On this page, please find a number of Frequently Asked Questions relating to Accoya wood and Accoya products. If you still have questions please do contact us.

I’ve been told that treated softwood is the same as Accoya. Is this correct?

No. Accoya is softwood that has been modified by a non-toxic process called acetylation. Treated softwood is softwood that has been partially impregnated with a biocide. Advantages of Accoya over treated softwood include: more reliable and longer lasting rot resistance, less coating maintenance, better thermal insulation and less risk of doors and windows jamming or warping with changes in humidity.

How can Accoya be considered sustainable if it uses wood from New Zealand?

A common measure of sustainability is the carbon footprint of a material and it is true that transport is a contributing factor to a larger carbon footprint. However, transport is only part of the equation and studies that also take account of the rapid carbon sequestration during the growth of the trees used for Accoya and the carbon value of by-products (which are used by other industries and are therefore offset against carbon costs in our process) show that the carbon footprint of Accoya is within the range of other timbers and significantly less than that of other man made materials such as uPVC, aluminium, concrete and steel.

How does the Accoya warranty work?

We warrant both the rot resistance and the stability of Accoya for 50 years above ground and 25 years below ground. We do not warrant the performance of any other products used in conjunction with Accoya. Warranties for such products need to come from their manufacturer or from the company that has assembled the products with Accoya. For example, the full warranty on an Accoya window needs to come from the window manufacturer, though it is supported by a warranty that specifically relates to the Accoya elements of the window.
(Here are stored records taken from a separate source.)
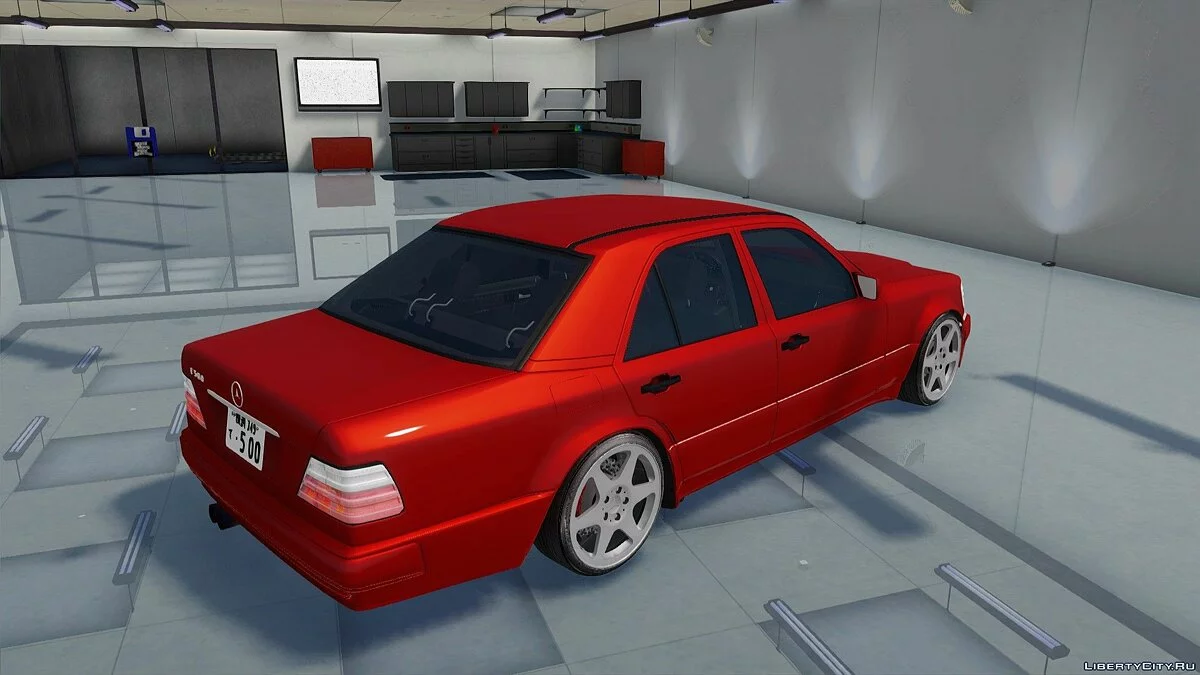 Mercedes-Benz E500 W124 / GTA San Andreas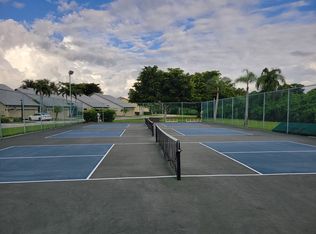 603 McGregor Park Cir, Fort Myers, FL 33908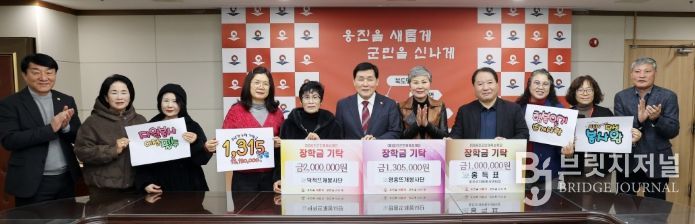 덕적·영흥뜨개봉사단 등 (재)옹진군인재육성재단에 장학금 기탁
In the event of any claim relating to the Accoya elements of a product, the applicant would need to provide evidence of purchase. Please refer to the Accoya warranty for full terms.

Is Accoya suitable for the manufacture of products other than external windows and doors?

Yes. Since Accoya has consistent performance throughout it can be easily machined using conventional woodwork tools and machinery for the construction of any timber product. Other typical applications include claddingdeckinggarden furniturelandscaping and civil works.

How will the thermal performance of an Accoya window compare to that of one made from softwood or hardwood?

Accoya is a 40% better thermal insulator than typical joinery hardwood and 4% better than softwood. The impact of this on the thermal performance of any particular window will depend on the design of the window and the quality of the glazing but all other things being equal an Accoya window will almost always be more thermally efficient than either a hardwood or a softwood window.

Is Accoya easy to repaint when I need to?

Yes. The paints used on Accoya products are the same as used on other types of wood. In fact, the exceptional durability and stability of Accoya mean that not only does it require less frequent repainting than other timbers, the repainting process is often simpler and quicker since the substrate is stable and not subject to the shrink and swell that affects other woods.

How can you say that Accoya will last more than 60 years if it hasn’t been commercially available that long?

The generic term for Accoya is acetylated wood and acetylated wood had been studied by wood scientists for many decades before Accoya came to the market. Consequently, there are examples of long term trials where acetylated wood has demonstrated its exceptional performance.

In addition, there is a standard European test for the durability (rot resistance) of timber by which it is possible to directly compare the durability of Accoya with that of any other timber and since we know what to expect from the other timbers we can conclude what to expect from Accoya. Both the BRE (Building Research Establishment) and TRADA (the UK’s leading independent timber research station) support the claims made about the durability of Accoya.

Is Accoya a hardwood or a softwood?

The brand Accoya relates to a modification process called acetylation that can be applied to a limited number of timber species, some hardwoods and some softwoods. It is therefore classed as a modified wood, not a hardwood or a softwood.
The version of Accoya most commonly used for joinery manufacture starts life as a softwood called Radiata pine. However whilst the acetylation process doesn’t change the appearance of the wood it significantly improves the rot resistance (durability) and stability of the wood, making it significantly more durable than joinery hardwoods such as oak, iroko and even teak.